Get Your Femto On Femto cells have long been part of the Mobile World Congress lexicon, but still we talk. It's simple, really. It's been difficult enough on the home front to get consumers used to wireless access points (and configuring them and making them work with cable modems). Even in the enterprise, getting IT acceptance of wireless infrastructure took years of rogue users sneaking it all in under IT's noses. And now we want to bring in cell-based equipment to do the same thing, only using 3G services. Right.

Still, a number of promising companies are on display here, including ridiculously named Ubiquisys, IP Access, and some of the bigger infrastructure companies. Michelle Donegan also reported that T-Mobile is readying a true Femto roll out in Germany.

Flashy Flash At these shows, it's difficult to separate the flash from the substance, but Adobe's big Flash announcements qualified as both (sorry for the pun), largely because it is the one remaining hurdle to rich media phone experiences. In reading some of the blogs and commentaries on this, there's a bit more controversy than I thought -- many believe that Flash will sap memory resources, drain power, or crash browsers (or all of the above). (Read some of the comments posted here.) On the other hand, being able to watch video and consume interactive features is just part of the evolving phone-as-computing platform journey. So let's get on with it.

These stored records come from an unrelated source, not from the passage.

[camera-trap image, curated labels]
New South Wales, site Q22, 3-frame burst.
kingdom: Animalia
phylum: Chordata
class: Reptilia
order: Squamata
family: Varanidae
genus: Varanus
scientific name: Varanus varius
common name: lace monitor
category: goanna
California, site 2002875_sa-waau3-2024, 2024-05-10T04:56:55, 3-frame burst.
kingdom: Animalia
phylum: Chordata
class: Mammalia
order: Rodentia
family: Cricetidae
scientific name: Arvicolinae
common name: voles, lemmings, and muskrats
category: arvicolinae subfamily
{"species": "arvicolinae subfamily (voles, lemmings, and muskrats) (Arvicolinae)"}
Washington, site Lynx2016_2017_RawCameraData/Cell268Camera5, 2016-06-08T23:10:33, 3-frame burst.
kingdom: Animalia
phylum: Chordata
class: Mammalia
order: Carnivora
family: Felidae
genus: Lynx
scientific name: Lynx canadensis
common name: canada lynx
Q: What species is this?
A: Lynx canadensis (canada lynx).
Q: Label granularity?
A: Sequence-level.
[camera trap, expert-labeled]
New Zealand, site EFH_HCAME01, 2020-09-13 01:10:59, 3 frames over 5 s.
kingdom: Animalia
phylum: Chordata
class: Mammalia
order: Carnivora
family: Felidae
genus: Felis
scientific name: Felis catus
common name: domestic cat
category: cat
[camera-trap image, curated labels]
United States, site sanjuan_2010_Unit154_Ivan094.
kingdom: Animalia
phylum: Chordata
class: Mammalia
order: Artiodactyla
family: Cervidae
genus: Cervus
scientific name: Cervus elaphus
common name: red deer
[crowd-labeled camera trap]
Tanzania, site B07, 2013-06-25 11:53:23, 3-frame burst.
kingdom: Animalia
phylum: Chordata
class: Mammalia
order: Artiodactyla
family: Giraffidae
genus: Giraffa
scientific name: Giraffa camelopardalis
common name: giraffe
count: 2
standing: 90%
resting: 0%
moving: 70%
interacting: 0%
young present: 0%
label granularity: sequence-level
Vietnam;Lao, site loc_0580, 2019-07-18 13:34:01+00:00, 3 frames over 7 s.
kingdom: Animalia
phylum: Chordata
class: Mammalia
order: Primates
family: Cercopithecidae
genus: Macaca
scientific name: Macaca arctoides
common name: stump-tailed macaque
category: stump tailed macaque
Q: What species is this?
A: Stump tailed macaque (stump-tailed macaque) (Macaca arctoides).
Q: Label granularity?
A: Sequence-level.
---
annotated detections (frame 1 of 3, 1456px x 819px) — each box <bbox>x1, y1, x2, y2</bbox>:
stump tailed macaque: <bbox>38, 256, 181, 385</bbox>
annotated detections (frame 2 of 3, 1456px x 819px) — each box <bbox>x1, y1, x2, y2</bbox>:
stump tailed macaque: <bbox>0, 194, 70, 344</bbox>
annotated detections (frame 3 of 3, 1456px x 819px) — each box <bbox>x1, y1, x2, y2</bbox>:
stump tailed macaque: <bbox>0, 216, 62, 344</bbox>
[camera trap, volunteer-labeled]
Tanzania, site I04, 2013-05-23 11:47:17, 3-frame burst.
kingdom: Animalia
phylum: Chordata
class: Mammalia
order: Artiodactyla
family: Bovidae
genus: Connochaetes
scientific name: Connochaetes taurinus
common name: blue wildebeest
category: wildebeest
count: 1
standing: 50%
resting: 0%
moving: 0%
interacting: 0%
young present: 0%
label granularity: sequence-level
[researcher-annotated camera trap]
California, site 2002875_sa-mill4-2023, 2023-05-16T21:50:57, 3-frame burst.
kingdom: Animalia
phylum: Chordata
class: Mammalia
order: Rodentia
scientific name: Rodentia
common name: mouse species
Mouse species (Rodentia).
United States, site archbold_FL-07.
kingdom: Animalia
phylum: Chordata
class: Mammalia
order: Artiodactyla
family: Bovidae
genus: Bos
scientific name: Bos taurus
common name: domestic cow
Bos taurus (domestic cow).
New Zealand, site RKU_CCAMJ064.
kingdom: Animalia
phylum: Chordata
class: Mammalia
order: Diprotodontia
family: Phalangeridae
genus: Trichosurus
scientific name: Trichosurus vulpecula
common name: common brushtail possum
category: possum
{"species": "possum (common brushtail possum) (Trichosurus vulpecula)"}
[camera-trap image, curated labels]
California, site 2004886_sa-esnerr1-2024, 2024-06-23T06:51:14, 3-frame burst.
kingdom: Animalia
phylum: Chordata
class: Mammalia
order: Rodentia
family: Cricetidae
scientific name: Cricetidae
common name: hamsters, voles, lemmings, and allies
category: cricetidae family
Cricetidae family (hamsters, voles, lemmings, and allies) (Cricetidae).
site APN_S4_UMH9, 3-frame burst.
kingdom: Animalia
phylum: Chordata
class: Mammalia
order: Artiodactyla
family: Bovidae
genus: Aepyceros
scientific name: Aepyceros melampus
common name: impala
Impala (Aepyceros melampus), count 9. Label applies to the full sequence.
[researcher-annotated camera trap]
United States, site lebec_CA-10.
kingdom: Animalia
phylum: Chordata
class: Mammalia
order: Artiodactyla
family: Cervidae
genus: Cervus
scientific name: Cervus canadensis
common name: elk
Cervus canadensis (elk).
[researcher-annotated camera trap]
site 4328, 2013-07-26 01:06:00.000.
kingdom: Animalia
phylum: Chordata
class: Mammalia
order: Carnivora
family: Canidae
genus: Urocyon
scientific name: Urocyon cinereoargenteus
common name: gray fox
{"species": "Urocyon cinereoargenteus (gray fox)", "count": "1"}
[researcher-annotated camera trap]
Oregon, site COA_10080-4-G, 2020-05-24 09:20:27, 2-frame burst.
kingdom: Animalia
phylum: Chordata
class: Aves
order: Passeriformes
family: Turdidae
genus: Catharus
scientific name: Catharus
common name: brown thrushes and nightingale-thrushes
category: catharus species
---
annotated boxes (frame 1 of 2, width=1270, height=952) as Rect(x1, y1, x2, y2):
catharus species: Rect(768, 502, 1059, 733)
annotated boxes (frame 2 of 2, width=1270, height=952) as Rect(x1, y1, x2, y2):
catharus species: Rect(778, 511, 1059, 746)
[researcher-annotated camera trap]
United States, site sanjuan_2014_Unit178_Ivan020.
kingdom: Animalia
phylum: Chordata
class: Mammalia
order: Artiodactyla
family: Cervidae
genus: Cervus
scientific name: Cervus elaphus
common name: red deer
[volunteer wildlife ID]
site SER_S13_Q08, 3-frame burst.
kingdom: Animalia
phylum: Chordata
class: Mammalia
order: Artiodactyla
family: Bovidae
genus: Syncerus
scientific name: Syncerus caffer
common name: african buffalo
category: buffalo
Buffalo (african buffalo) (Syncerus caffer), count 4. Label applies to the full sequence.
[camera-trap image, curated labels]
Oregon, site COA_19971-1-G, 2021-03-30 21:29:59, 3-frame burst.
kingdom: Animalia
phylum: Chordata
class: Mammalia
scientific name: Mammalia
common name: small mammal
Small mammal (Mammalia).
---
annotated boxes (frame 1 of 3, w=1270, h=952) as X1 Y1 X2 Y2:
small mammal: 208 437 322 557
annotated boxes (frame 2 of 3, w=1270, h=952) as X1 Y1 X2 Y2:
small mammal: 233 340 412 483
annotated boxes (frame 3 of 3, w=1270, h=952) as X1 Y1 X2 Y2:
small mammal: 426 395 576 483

The announcement came in two parts: First, a distributable Flash Lite run time that developers can use to target the latest version of Flash Lite over the air. Second, Flash support for several platforms, including Palm Pre, Android, Windows Mobile and Symbian. Plenty have pointed out the most obvious missing platform, the iPhone, but Adobe officials told me a couple of weeks ago to go speak to Mr. Jobs about that. I'll get right on that. Personally, I'm more curious about BlackBerry support, and I intend to ask Adobe about that, and more later this week.

You can read Ed Hansberry's piece on this here.

Meanwhile, I am meeting with LSI later today to find out more about its Multicore Media Processor, which promises -- among other things -- to do real-time transcoding on the fly, so that the end device doesn't have to worry about running multiple video codecs.